A looming conflict is one thing, but what about the spiraling US economy? Again, we’ve covered this already, but it bears to remind the fearful: Rate hikes by no means automatically spell a bear market. For a forward-looking market, the idea of a rate hike is historically more bearish than the reality itself.
As Charlie Bilello continues, this isn’t to say “the same thing will happen today.” It just means that “one should try to be open to and prepared for multiple possible outcomes, including one in which the market rallies back to new highs in spite of the rate hikes”.
Panic sellers 101
To return to the TradeButWhy thread, it’s time to think about time horizons and exposure: If you’re close to panic selling, ask yourself, why?
We wrote an article about why you SHOULD sell your crypto.

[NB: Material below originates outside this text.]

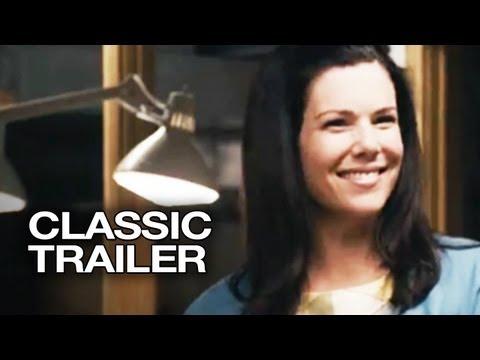 Flash of Genius Official Trailer #1 - Greg Kinnear Movie (2008) HD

And there are only 4 reasons:
- Your investment thesis changes (i.e. we no longer need blockchain technology).
- Recoupment of capital for redeployment (profit taking).
- It turns out the team is scammy.
- Paying living expenses (in which case, you’re probably overexposed or irresponsibly long!).

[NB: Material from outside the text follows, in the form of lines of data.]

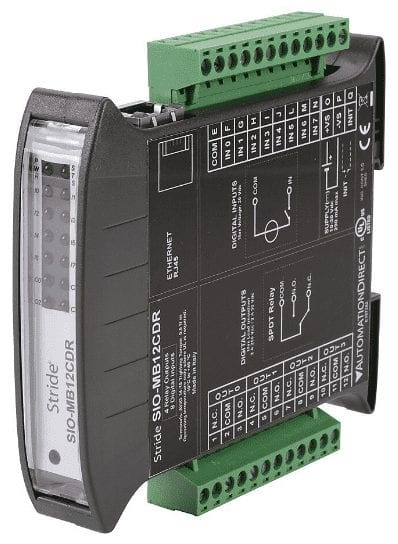 Stride Field Remote IO Modules Modbus TCP Ethernet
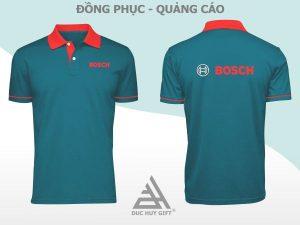 Công ty in ấn áo thun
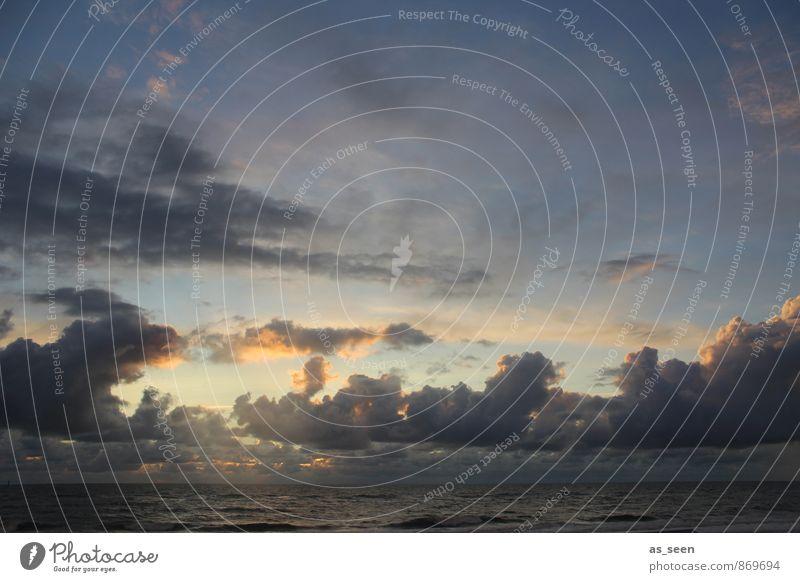 Sky Blue Sun Ocean Clouds Dark Emotions Gray Freedom Exceptional Moody Air Weather Orange Wild Illuminate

Notice that FUD doesn’t come into it (unless it’s FUD caused by a rival blockchain technology which changes our thesis). And remember that paying for living expenses literally means the bare necessities (rent, bills, dental surgery) and not panic selling because you’re worried you won’t be able to afford that luxury watch if there’s another pullback! The truth is, if you’re selling crypto to make ends meet, then you’ve probably found yourself in a pinch by gaining too much exposure. If you’re panic selling based on emotions over short-term price action, you’ve definitely gained too much exposure, and are operating under a short-term time horizon! Thinking in terms of 3-5 years gives you the staying power you need to succeed in this space.
Banter’s take
As TradeButWhy suggests, “If you’re depending on your portfolio, I’d argue the emotional r/r (risk/reward ratio) may be more important to you than the mathematical one”. And it’s emotional investors who don’t take profits when they should, and who sell when they shouldn’t. The mathematical investor does the opposite: takes profits in a methodical way, therefore has capital ready to deploy during dips, and is able to balance risk/reward ratios at times like these (whether it makes sense to sell, HODL, or double-down).
Right now, the math is clear. There is more reward than risk, and greater upside in being a bull than a bear. So, to sell now, under these conditions, means transferring assets from the inpatient to the patient.